• Free to use any existing encryption schema
• Can use any programming language
Searching for a starting point on this exercise I discovered the python pyaes library. (https://github.com/ricmoo/pyaes)
According to the git page this is a "Pure-Python implementation of AES block-cipher and common modes of operation."
Its README.md shows some common modes of operation and advises to use either Cipher Block Chaining (CBC) or the Counter (CTR) mode.
Since the implementation of this library also shows that for the CBC variant the plaintext needs to be 16byte we need to figure out how to solve this because changes are the shellcode size that is going to be provided is not equal to 16 bytes. Luckily for me in this exercise the CTR mode does not have this limitation::
plaintext = "Text may be any length you wish, no padding is required"
We start using the pyaes module that can be installed using - pip install pyaes-
We start writing the encrypter:
Note we have a hardcoded key and hardcoded shellcode. Should you want to change any of them, do it here.
The shellcode that is included is the shellcode created in assignment 6. The polymorphic code for ejecting the cdrom tray.
For further processing of the shellcode we need to add some additional quotes around the shellcode after which we end up by writing the encrypted shellcode in a file called body.

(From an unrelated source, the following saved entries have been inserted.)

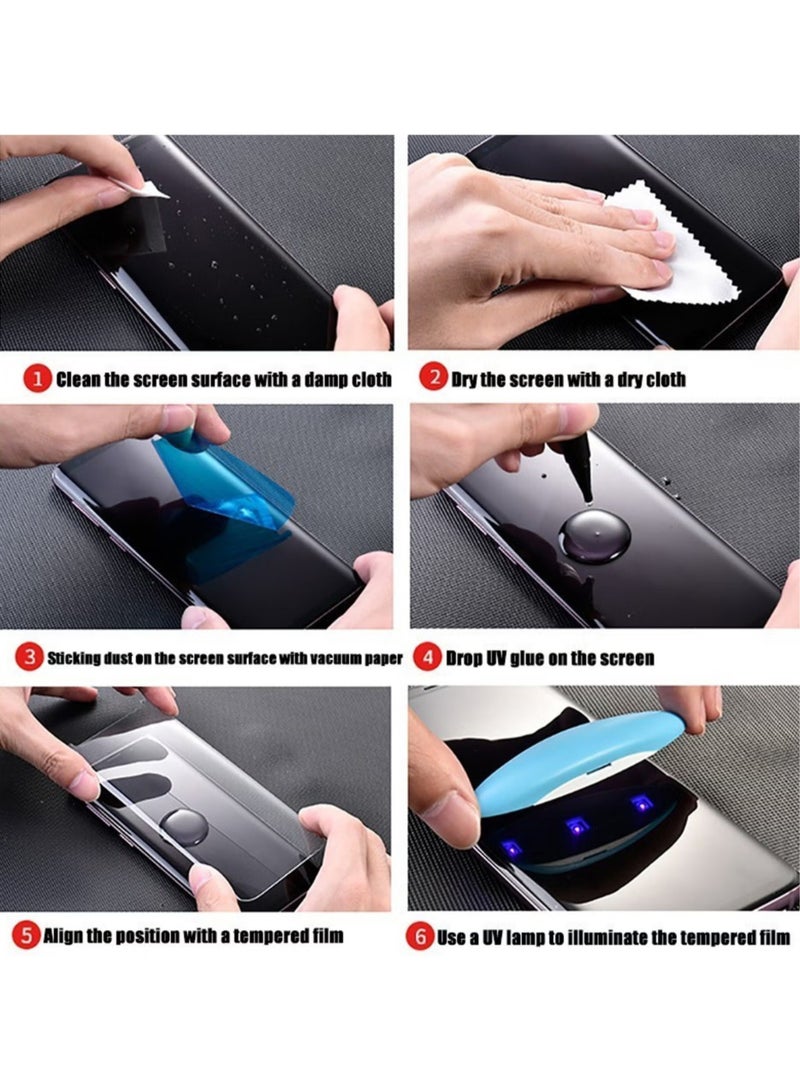 1 Clean the screen surface with a damp cloth

2 Dry the screen with a dry cloth

3 Sticking dust on the screen surface with vacuum paper

4 Drop UV glue on the screen

5 Align the position with a tempered film

6 Use a UV lamp to illuminate the tempered film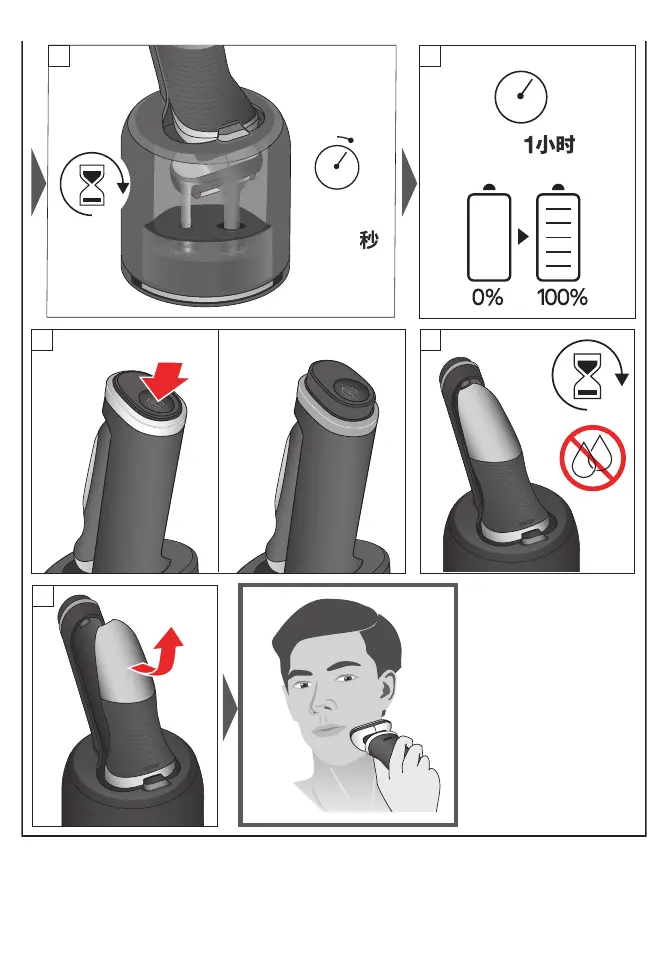 秒

1小时

0%

100%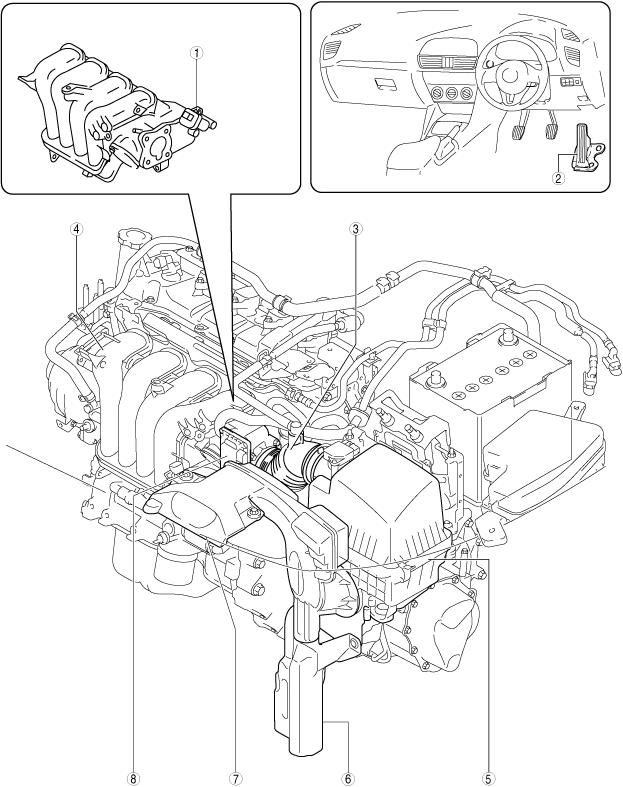 ①
②
④
③
⑧
⑦
⑥
⑤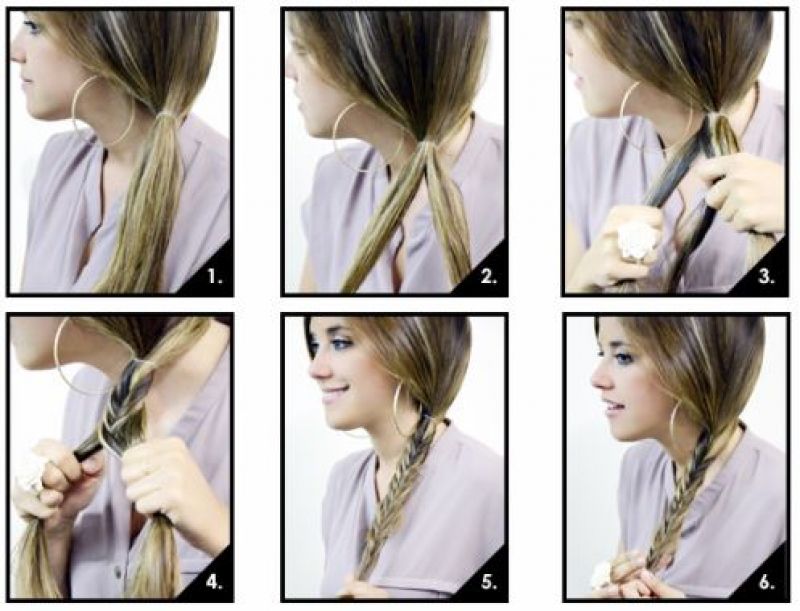 1.

2.

3.

4.

5.

6.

Creating the decrypter should not be that hard now that we have the encrypter
Since AES is a symmetric encryption , the same key is used for encrypting as well as for decrypting. So we need to make sure the decrypter file has the same key.

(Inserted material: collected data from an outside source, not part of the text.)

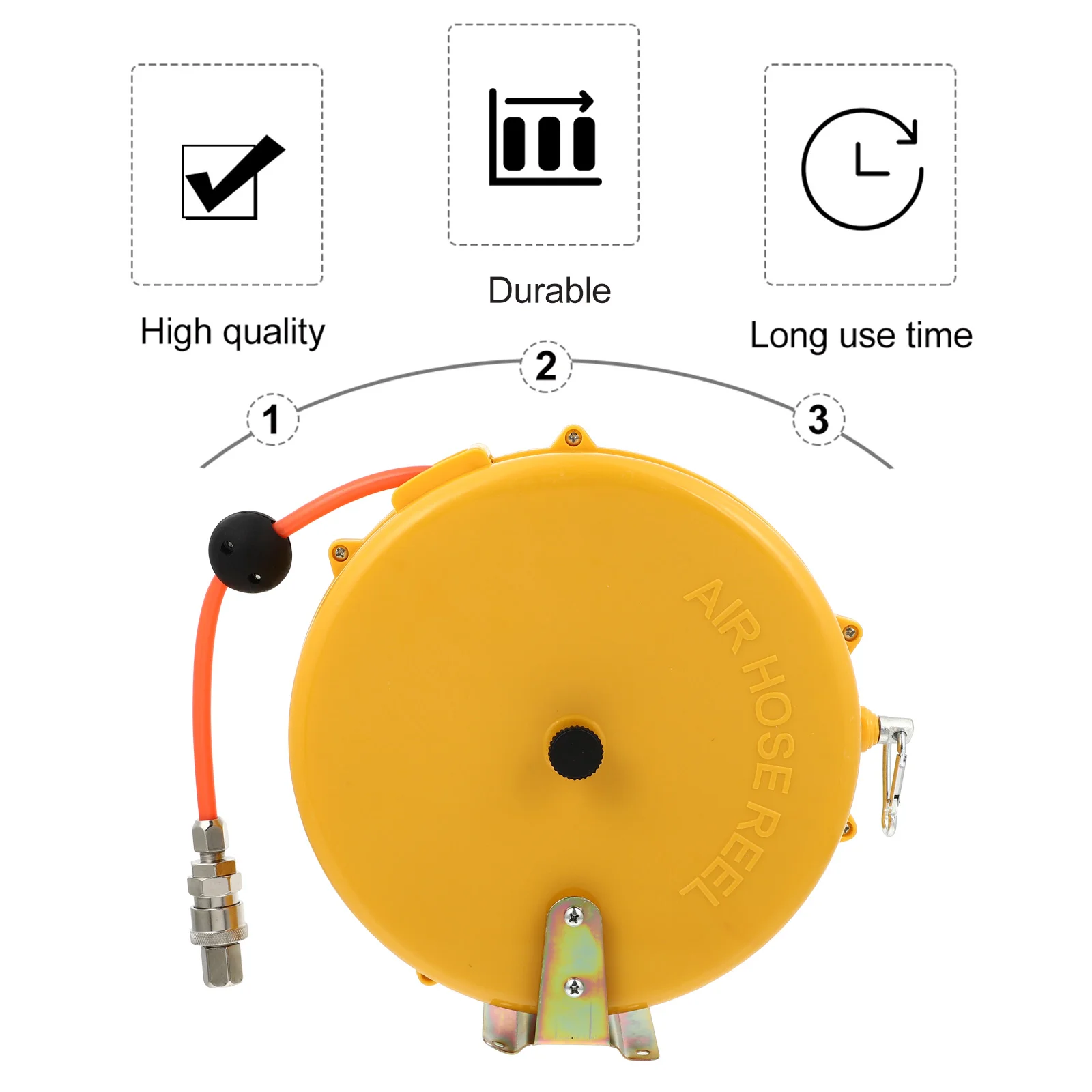 High quality

Durable

Long use time

1

2

3

AIR HOSE REEL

Now that we have solved the encryption / decryption issue we want to automate things a bit further:
I had some serious issues in automating the import of the shellcode. Ultimately I ended op using the eval () which I should not be using with no controlled input. At the moment this should not be an issue as the initial shellcode is hardcoded, but actually I was thinking about including the shellcode als an user supplied variable. That's something I'm not going to do now.

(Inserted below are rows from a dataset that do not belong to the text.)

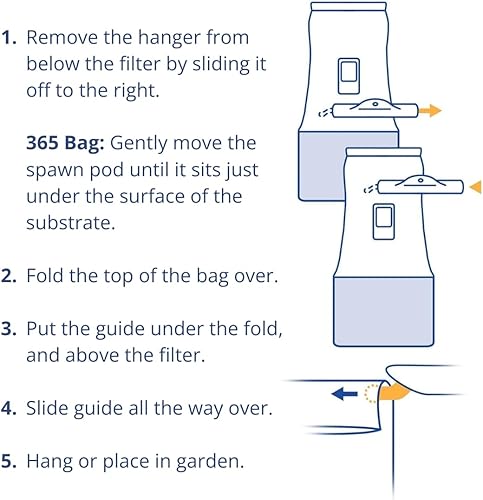 1. Remove the hanger from below the filter by sliding it off to the right.

365 Bag: Gently move the spawn pod until it sits just under the surface of the substrate.

2. Fold the top of the bag over.

3. Put the guide under the fold, and above the filter.

4. Slide guide all the way over.

5. Hang or place in garden.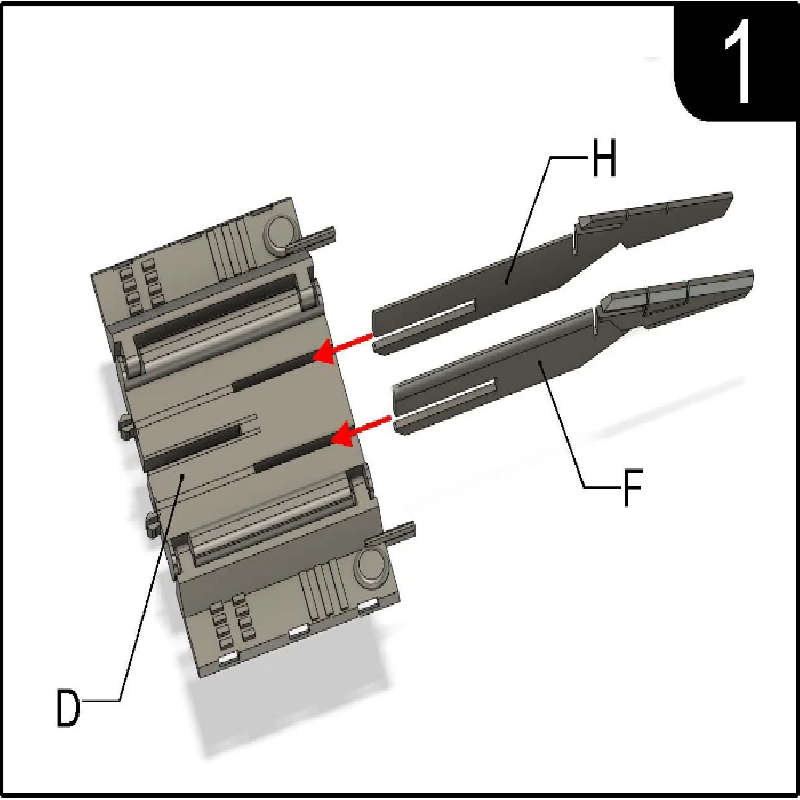 1

H

F

D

But for now I don't have any clue as how to bypass the issue and I don't think it matters as the purpose of this training is understanding the basics of assembly and not python file I/O handling...
For now I'm getting the same results (in relation to hardcoding the decrypted shellcode -- see commented line in decrypter.py) by opening and saving it to a variables using eval:
with open("body") as file:
shellcode = eval('str("' + file.read().strip() + '")')
We end the decrypting steps with writing the decrypted shellcode to a file (bodydec)
At this moment we have a working encrypting and decrypting proces. What remains is actual execution of the shellcode.
We are going to use a slightly modified version of the compile.sh script and rename it to compile7.sh. We skip the assembly and linking part and go straight into pasting the shellcode in the c file, after which it gets compiled
As input it will insert the shellcode from the created 'bodydec' file.
We run the shellcode file and verify that, again, magically our cdrom drive ejects. Mission accomplished!